Onde estás, Adão?
Os textos da Escritura da liturgia dominical (Gênesis
3,9-15, Salmo 129, 2 Coríntios 4,13-18-5,1 e Marcos 3,20-35) são muitos
provocativos e inquietantes. Jesus provoca fortes reações nos ouvintes por
causa da sua presença, metodologia, ensinamentos, gestos e atitudes. O
Evangelista registra que “se reuniu tanta gente que eles (Jesus e os apóstolos)
nem sequer podiam comer”. Os parentes de “Jesus saíram para agarrá-lo, porque
diziam que está fora de si”. Os mestres da Lei, “diziam que estava possuído por
Belzebu, e que pelo príncipe dos demônios ele expulsava demônios”. Portanto, é
neste ambiente tenso que Jesus opta por ensinar com parábolas e não em forma de
debates, argumentos racionais. A liturgia propõe o livro do Gênesis para compor
o conjunto de textos bíblicos que narra o encontro de Deus com Adão e Eva no
qual acontece um diálogo constrangedor e revelador.
“Onde estás?” Pergunta o Senhor Deus “depois que o homem
comeu da fruta da árvore”. Deus toma a iniciativa do encontro, de maneira
discreta, fazendo sentir a sua presença no jardim. Não foi invocado, não foi
buscado, mas foi lá aonde o homem estava. Deus faz ouvir a sua voz que chama,
isto é, convoca a um confronto com a verdade. A palavra do Senhor toma forma
interrogativa: “Onde estás?”; “E quem te fez saber?” “Acaso comestes?” “Por que
fizestes isso?”. A narrativa do Gênesis revela que o Senhor pretende que os
transgressores confessem seu comportamento errado, de modo a torná-los
conscientes e assumam o mal feito. Uma sincera confissão abre caminho de saída
e para obter gestos de misericórdia.
A pergunta “Adão, onde estás?” direciona-se a cada
indivíduo, a cada grupo, à Igreja, e a toda sociedade. Martin Buber, filósofo
do diálogo e escritor (1878 -1965), comentando esta passagem bíblica, escreve:
“Adão se esconde para não prestar contas, para fugir da responsabilidade da
própria vida. Assim se esconde cada homem […] Assim escondendo-se e persistindo
sempre no escondimento […] o homem se esquiva sempre, e sempre mais
profundamente, na falsidade. Se cria de tal modo uma nova situação que, dia
após dia e de escondimento em escondimento, se torna sempre mais problemática
[…] E é próprio nesta situação que Deus surpreende perguntando: quer inquietar
o homem, destruir o seu artifício de escondimento, fazê-lo ver onde o conduziu
a estrada equivocada […] A partir deste ponto, tudo depende do fato que o homem
se coloque ou não a pergunta” (O Caminho do homem).

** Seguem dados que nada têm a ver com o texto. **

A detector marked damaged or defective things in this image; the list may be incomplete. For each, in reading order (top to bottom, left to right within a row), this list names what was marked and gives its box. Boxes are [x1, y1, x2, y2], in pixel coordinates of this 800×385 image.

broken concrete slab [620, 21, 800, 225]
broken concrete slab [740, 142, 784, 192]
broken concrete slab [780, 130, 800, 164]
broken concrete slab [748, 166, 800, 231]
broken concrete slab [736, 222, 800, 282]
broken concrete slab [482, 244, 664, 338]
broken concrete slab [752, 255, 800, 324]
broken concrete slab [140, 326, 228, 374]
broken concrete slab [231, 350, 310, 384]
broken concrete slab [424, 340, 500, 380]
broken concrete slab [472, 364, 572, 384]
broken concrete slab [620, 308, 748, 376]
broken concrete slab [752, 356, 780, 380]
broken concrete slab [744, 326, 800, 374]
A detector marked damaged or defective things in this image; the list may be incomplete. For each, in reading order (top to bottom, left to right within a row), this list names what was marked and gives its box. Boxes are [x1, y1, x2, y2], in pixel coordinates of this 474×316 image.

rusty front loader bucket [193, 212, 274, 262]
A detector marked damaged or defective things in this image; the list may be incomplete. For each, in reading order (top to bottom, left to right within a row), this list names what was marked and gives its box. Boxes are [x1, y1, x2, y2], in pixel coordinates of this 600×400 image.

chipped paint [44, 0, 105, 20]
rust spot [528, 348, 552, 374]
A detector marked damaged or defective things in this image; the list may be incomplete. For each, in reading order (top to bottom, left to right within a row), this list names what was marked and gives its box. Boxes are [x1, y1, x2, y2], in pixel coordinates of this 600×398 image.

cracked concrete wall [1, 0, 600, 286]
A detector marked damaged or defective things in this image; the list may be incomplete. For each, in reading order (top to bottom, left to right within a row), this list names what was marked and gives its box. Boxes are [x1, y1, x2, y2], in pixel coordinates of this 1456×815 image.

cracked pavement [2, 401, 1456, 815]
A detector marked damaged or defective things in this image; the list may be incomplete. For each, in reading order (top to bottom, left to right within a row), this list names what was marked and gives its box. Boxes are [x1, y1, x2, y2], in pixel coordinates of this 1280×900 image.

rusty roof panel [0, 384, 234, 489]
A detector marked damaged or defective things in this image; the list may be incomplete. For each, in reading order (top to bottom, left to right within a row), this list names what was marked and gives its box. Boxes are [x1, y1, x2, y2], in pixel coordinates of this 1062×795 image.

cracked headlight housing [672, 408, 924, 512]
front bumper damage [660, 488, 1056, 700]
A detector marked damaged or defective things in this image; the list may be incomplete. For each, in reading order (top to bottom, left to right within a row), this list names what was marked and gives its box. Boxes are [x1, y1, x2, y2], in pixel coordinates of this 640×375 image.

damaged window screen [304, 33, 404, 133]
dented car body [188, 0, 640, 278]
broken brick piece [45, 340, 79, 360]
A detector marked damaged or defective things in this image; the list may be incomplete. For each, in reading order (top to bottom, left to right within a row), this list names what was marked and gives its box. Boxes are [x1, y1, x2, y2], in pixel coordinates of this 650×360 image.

“Onde estás?” é uma pergunta que não se pode e nem se deve
fugir. Cada homem está na situação de Adão: sempre tentando fugir de si e das
próprias responsabilidades, da própria estrutura de fragilidade. Adão passou a
culpa para Eva e Eva para a serpente. O texto do Gênesis da criação diz que
Deus “modelou, com o pó do solo, o homem e soprou-lhe nas narinas o sopro da
vida; e o homem tornou-se um ser vivo”. (Gn 2,7). A palavra adão remonta a
argila e a pó. Isto significa que o horizonte humano é constituído pela
fragilidade e pelos limites. Reconciliar-se com esta verdade essencial é o
princípio da sabedoria, porque a presunção ofusca e impede de recomeçar sempre
do começo, com confiança e sinceridade.
“Onde estás?” A pergunta provoca toda a humanidade. Não se
faz necessário muito esforço para ver os grandes problemas da humanidade que
são frutos das escolhas erradas: seja no campo econômico, social, ambiental,
guerras, etc.. A tática de Adão de se esconder e repassar a responsabilidade
para os outros, por vezes, é o método mais usado.
A interrogação de Deus tem mais um objetivo: colocar Adão na
estrada de retorno. A pergunta quer conduzir o ser humano a retornar a si
mesmo, a reconciliar-se com mundo que o rodeia, a encontrar-se com Deus. A
pergunta não é de condenação, mas de salvação.